Много позже от первой хозяйки нынешние узнали, в какую сторону пошла она в породе: в страсти, в беге выдалась в гончую, в мать. А нервные странности и человечьи глаза – будто бы явно от добермана.
По утрам, сбегая по лестнице, отпрыск будоражил весь дом неистовым лаем. Когда же вырывался на волю, не всегда и на поводке, порядочно уже поистерзанном, вовсе несуразное начиналось – игра в поиск, в погоню, в самозабвение…
Черный, бесснежный стоял ноябрь. Ветер, сопревшая листва на голых бурьянах… Дух травяной гнили был сладок и нестерпим. Она шалела, как слабый человек от вина, среди раскисших длинных трав, которые, вся дрожа, разрывала и раскидывала передними лапами. Хозяин, подняв воротник на ветру, наблюдал снисходительно…
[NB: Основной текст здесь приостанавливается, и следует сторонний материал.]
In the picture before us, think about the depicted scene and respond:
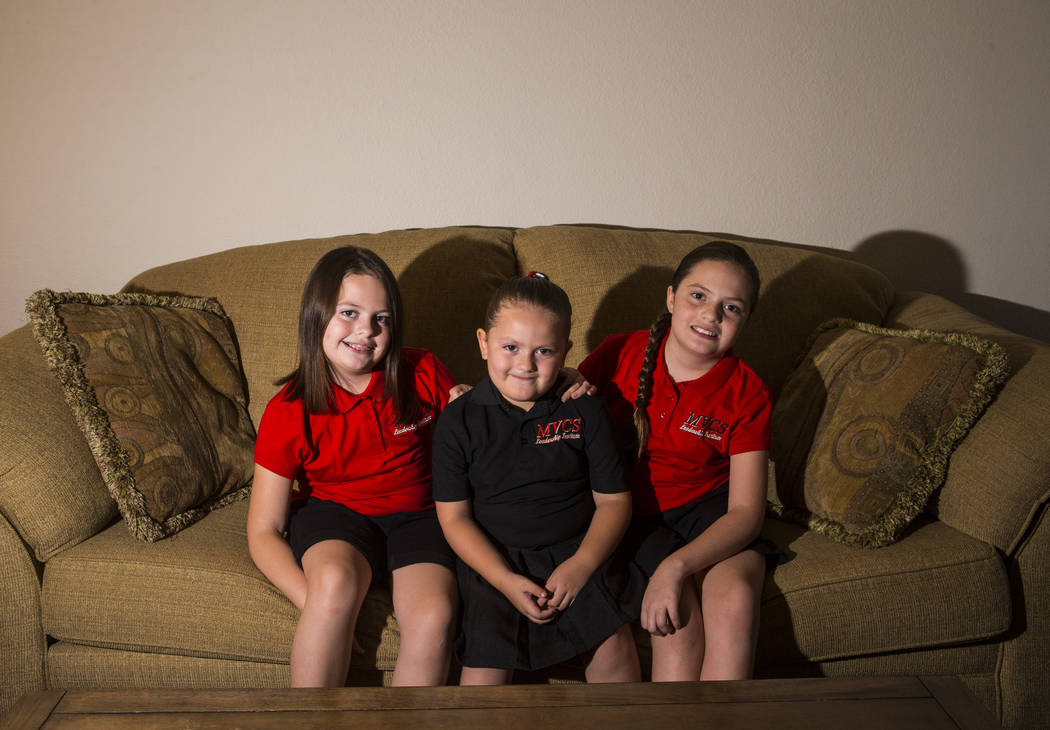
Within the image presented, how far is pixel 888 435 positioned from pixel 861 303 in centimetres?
59

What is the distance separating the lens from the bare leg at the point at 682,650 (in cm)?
128

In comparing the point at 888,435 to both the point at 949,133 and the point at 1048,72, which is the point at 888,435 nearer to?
the point at 949,133

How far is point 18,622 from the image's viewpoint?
4.51 feet

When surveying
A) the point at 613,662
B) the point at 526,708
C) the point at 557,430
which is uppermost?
the point at 557,430

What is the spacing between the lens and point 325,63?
2.14 meters

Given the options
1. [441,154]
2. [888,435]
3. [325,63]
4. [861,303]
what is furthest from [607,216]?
[888,435]

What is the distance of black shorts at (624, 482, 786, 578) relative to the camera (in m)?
1.43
Потом он шел пить пиво к уличной палатке. И тут новое поражало: собака рядом не шла, все рвалась куда-то. Встречные шарахались – их пугали человечий взгляд собаки и вдавившийся ей в горло ошейник.
Домой возвращался хозяин с ладонями, горевшими от поводка.
– Н-нда, – смеялся он, – не подарок!
Процокав по отвратительно зеркальному полу, собака забивалась под тахту, по-лягушачьи дрыгая ляжками. Там унималось прерванное сумасшествие, отступала игра. И пролеживала она, не шелохнувшись, часами – до настойчивого хозяйского окрика, а то и ремня.
Днем она много спала. Но лишь в присутствии хозяев. Каждого из них, его, ее, их девочку, она безошибочно различала по особенному их звучанию – шороху ли одежды, дыханию или короткому шелковистому треску пламени спички (это, уж конечно, там, у хозяина, которого уважительно боялась), даже безмолвию, тоже сопровождавшемуся таинственным напряженным звучанием. Спала она преимущественно в большой комнате и в разных позах, по мнению хозяев, совершенно случайных: лапы глубоко поджаты и морда на сквозняке…
Но вот стукала дверь, поворачивался ключ в замке – наступала чудесная тишина. Лапы сами собой поднимали ее. Она встряхивалась наслажденно. И еще только дрожь докатывалась до кисточки на хвосте, а уж она знала, что всего занятнее снести в угол яичную скорлупу из кастрюльки под газовой плитой, какие-нибудь бумажки и тряпочки – и драть в клочья. Особенно бумага была хороша, ее было вдоволь везде.
С разгона научилась она отворять дверь в подъезде. Однажды отмахнула ее, настежь, а за ней – белизна, вьюжное солнце… Черная тень косо взметнулась. С лаем и она взвилась за тяжелым взмахом крыл, ошейник перехватил горло. От рывка она упала и покатилась в снежном облаке.
Щелкнуло, ласковые руки отстегнули поводок.
– Никогда, бедная, не видела снега, не видела настоящего солнышка!
Прыжками она помчалась – и как было ей счастливо! Морозный дым, снежное поле, мглистый, низкий шар солнца и сотни стеклянных пожарищ со всех сторон… И тревожный голос хозяйки потерялся вдали.
Хозяйка домой вернулась одна и с заплаканными глазами.
Муж забрал у нее поводок. Он вышел, посмеиваясь, на визжащий снег. И задохнулся – так ослепительно было солнце. Зеленый пар валил от дыхания. Вокруг дома, под окнами, вдоль улицы, взад и вперед ходил он, как плеть сжимая сложенный надвое ремень поводка. Но нигде не мелькнул за снежными сугробами ражий бег, ниоткуда не донесся слитный лай, похожий на вой от боли или восторга.
Дома он скинул нахолодавшее пальто и ни словом не ответил на ждущие женины взгляды. Ах, а первое время радовались – все было внове: и дурной утренний брех, и эти прогулки ни свет ни заря!
Она меж тем набегалась по стуже и намерзлась, морда заиндевела. В растерянности покружила у подъезда, даже полаяла и повыла немного. Потом выпрыгнула из ледяной тени, истолченной следами человеческих ног, и пошла по белому сверканью, поджимая лапы. Один раз, почудилось, услышала свое имя откуда-то сверху – вместе со стуком открываемого окна. На ее памяти хозяева так высоко не забирались, по земле они ходили. И побежала, тоскуя.